- Textabschnitt:
___

Splitter vom Skelett der Erde

Andere Rentner lösen Kreuzworträtsel: Mit einer Ausstellung des Spätwerks erinnert das Georg-Kolbe-Museum in Charlottenburg an den 100. Geburtstag des britischen Bildhauers Henry Moore  ■ Von Katrin Bettina Müller

1968 bekam Henry Moore einen Elefantenschädel geschenkt. Als der siebzigjährige Bildhauer kurz darauf nach einem Thema für ein Album mit Radierungen suchte, begann er sich in das Innenleben des Schädels zu vertiefen. Er zeichnete mit der Nadel direkt auf die Radierplatten: Labyrinthische Windungen, Binnenräume ohne erkennbare Wege nach außen, überraschende Durchbrüche, verschlingende Höhlen im Inneren der Erde. Er kurvte durch die Anatomie des Schädels wie Woody Allen vier Jahre später („Was Sie schon immer über Sex wissen wollten...“, 1972) durch die Weichteile des Menschen.

Der Elefant bildet den aufregendsten Teil von Moores „Bücherei der natürlichen Formen“. Diese in einer Vitrine versammelten Fundstücke, die Feuersteine, Muscheln, Kiesel, Versteinerungen und zarten Gerippe, scheinen Splitter vom Skelett der Erde selbst zu sein, von denen alles Weiche, Fleischige abgeschabt und weggespült wurde wie alles Zufällige, Akzidentielle der Zeit. Wie er in diesen Resten des Lebendigen die Potenz zur Metamorphose aufspürte, lassen Zeichnungen, Arbeitsmodelle und Skulpturen nachvollziehen in der Ausstellung „Animals“, die das Kolbe-Museum zum 100. Geburtstag des Bildhauers zeigt.

___

- Datenauszug:
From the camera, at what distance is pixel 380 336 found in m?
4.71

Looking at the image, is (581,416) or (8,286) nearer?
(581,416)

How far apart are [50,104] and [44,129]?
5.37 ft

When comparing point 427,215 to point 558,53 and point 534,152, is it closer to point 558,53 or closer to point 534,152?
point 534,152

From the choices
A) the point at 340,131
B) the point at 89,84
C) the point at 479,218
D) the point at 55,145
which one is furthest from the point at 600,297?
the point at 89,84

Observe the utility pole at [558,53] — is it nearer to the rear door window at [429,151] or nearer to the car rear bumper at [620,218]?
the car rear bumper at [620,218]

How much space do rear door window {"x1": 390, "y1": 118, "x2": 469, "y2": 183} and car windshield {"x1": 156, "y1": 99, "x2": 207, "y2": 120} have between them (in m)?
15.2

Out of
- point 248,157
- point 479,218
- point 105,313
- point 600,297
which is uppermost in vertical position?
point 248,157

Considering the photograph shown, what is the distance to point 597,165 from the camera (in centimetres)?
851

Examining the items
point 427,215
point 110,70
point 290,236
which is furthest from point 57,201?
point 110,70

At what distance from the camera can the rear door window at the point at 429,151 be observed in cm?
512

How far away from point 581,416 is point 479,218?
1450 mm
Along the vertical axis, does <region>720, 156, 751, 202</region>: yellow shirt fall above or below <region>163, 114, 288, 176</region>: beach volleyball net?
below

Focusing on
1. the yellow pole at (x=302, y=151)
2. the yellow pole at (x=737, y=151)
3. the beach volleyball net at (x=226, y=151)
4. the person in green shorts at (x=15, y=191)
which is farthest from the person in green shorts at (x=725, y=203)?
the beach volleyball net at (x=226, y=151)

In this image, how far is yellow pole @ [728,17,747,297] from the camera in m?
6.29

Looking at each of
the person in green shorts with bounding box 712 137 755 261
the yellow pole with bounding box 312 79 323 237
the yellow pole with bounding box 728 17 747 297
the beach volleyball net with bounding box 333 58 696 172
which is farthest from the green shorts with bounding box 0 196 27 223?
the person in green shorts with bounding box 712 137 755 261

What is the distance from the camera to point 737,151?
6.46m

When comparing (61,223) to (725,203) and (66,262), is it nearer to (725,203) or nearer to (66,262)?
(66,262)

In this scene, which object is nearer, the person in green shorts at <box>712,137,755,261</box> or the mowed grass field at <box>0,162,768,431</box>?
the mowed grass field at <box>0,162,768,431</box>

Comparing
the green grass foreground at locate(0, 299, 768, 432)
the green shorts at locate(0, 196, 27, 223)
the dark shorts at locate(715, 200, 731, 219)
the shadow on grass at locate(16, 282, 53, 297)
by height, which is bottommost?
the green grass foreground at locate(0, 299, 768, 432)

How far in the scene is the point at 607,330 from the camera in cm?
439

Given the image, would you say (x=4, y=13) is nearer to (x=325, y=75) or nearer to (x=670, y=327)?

___

- Zu erledigende Arbeit:
Schreib den Text über Henry Moore von „Andere Rentner lösen“ bis „Weichteile des Menschen.“ neu und setze dabei „Kupferplatten“ an die Stelle von „Radierplatten“.

- Lösung der Aufgabe:
Andere Rentner lösen Kreuzworträtsel: Mit einer Ausstellung des Spätwerks erinnert das Georg-Kolbe-Museum in Charlottenburg an den 100. Geburtstag des britischen Bildhauers Henry Moore  ■ Von Katrin Bettina Müller

1968 bekam Henry Moore einen Elefantenschädel geschenkt. Als der siebzigjährige Bildhauer kurz darauf nach einem Thema für ein Album mit Radierungen suchte, begann er sich in das Innenleben des Schädels zu vertiefen. Er zeichnete mit der Nadel direkt auf die Kupferplatten: Labyrinthische Windungen, Binnenräume ohne erkennbare Wege nach außen, überraschende Durchbrüche, verschlingende Höhlen im Inneren der Erde. Er kurvte durch die Anatomie des Schädels wie Woody Allen vier Jahre später („Was Sie schon immer über Sex wissen wollten...“, 1972) durch die Weichteile des Menschen.